Em relação a Carlos Frederico Lecor, não se sabe se acompanhou Sir Robert Wilson ao Ramalhal a 24.8.1808, ou se ficou no Porto a tratar dos assuntos da Legião (o que é bem mais provável). Seja como for, ele entregou as cartas no início de Outubro, tarde demais para Juliana, se bem que creio que pouca influência teria no destino dos condes de Ega.

Lecor poderia ter enviado as cartas por correio de confiança de Porto para Lisboa, mas creio que a sensibilidade das mesmas e a necessidade de as entregar em mãos só permitiu que ele as entregasse ele próprio quando pode finalmente ir a Lisboa, tarde demais para que chegassem a Juliana.

Aqui está, pois, o meu pequeno contributo no que tange ao papel de Lecor nesta história. Espero que complemente a leitura de "Juliana, Condessa Stroganof", livro que recomendo vivamente aos caros leitores deste blogue.

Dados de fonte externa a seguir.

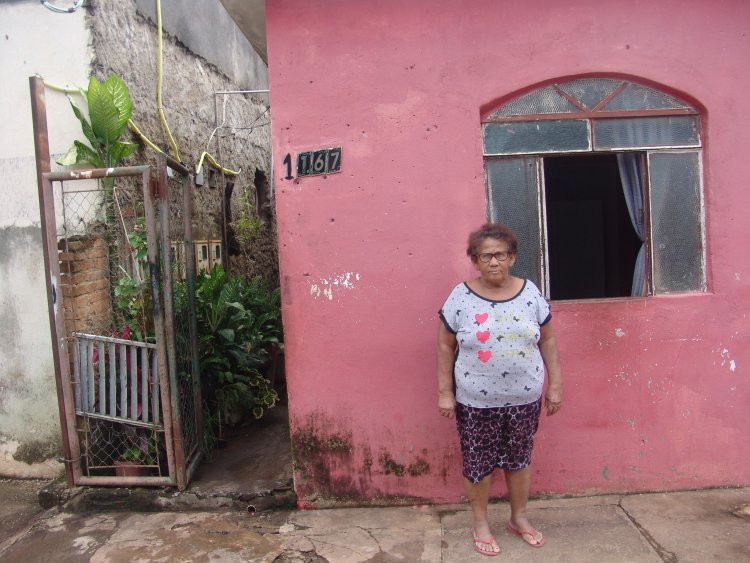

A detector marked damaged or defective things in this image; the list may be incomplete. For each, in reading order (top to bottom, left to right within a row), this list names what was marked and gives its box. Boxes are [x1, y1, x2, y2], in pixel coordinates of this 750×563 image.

rusty metal gate [37, 160, 203, 490]
cracked concrete ground [1, 486, 750, 560]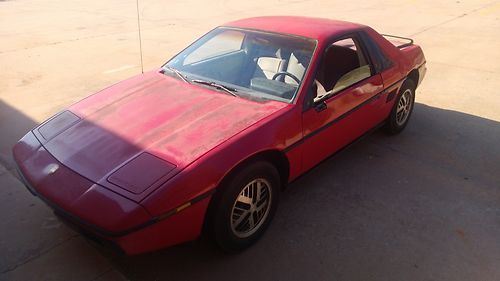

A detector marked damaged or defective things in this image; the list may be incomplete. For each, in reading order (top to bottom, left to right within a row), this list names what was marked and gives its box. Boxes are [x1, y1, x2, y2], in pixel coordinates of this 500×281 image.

crack in concrete [0, 232, 79, 274]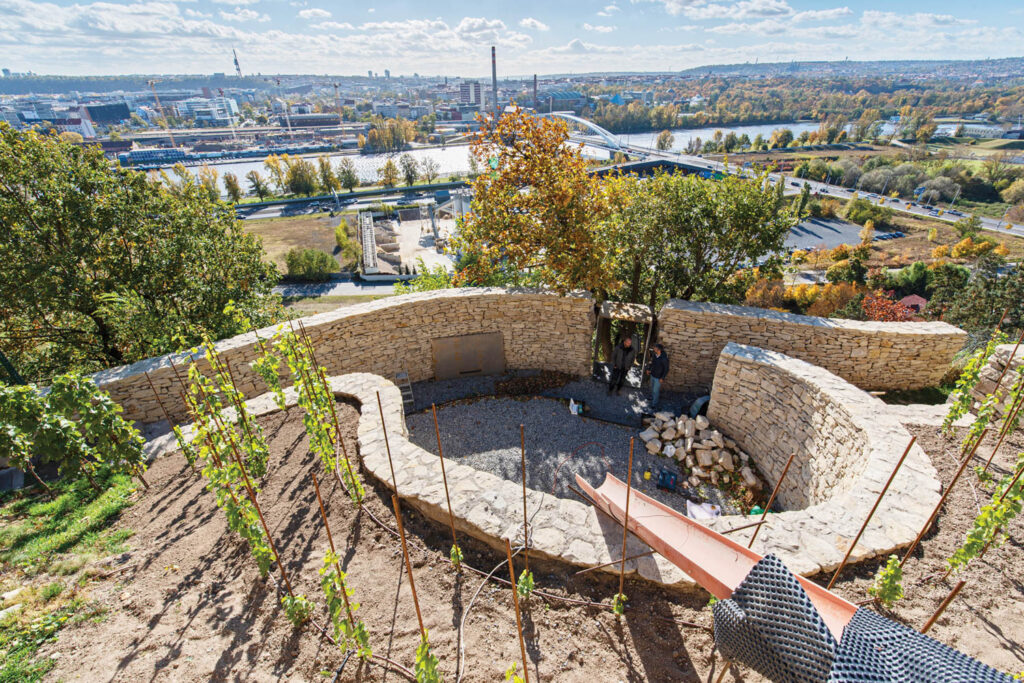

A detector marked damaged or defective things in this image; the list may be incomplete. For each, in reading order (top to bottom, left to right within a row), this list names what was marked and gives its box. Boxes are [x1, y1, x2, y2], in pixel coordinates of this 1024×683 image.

José Norton, Juliana - Condessa de Stroganoff, Filha da marquesa de Alorna, A vida da portuguesa mais influente da Europa no século XIX. Edição: 2012; Páginas: 440; Editor: Livros d'Hoje; ISBN: 9789722047944.

1 comentário:

Moisés Gaudêncio disse...

Caro Jorge, é muito provável então que Lecor deixe de lado a LLL quando vem para Lisboa no inicio de Outubro. Ao contrário do que se pensa os voluntários vindos de Plymouth para LLL eram poucos e chegaram ao Porto a 25 de Setembro de 1808. Desconfio que se tenha desencadeado imediatamente um conflito entre os oficiais portugueses vindos de Inglaterra e Robert Wilson, mas ainda não consegui determinar exactamente os seus contornos. Não me parece que Lecor se pudesse ter alheado desse conflito que resultou no abandono da Legião por parte de um Ten. Coronel, um Major e quatro tenentes.
Encontrei recentemente referencias a Lecor numa obra sobre a Estremadura espanhola na Guerra da Indepência, sobre a ocupação de Alcantara nos primeiros meses de 1809 pelas tropas portuguesas sob o comando de Lecor na Beira Baixa. Se estiver interessad o posso enviar-lhe o PDF por e-mail.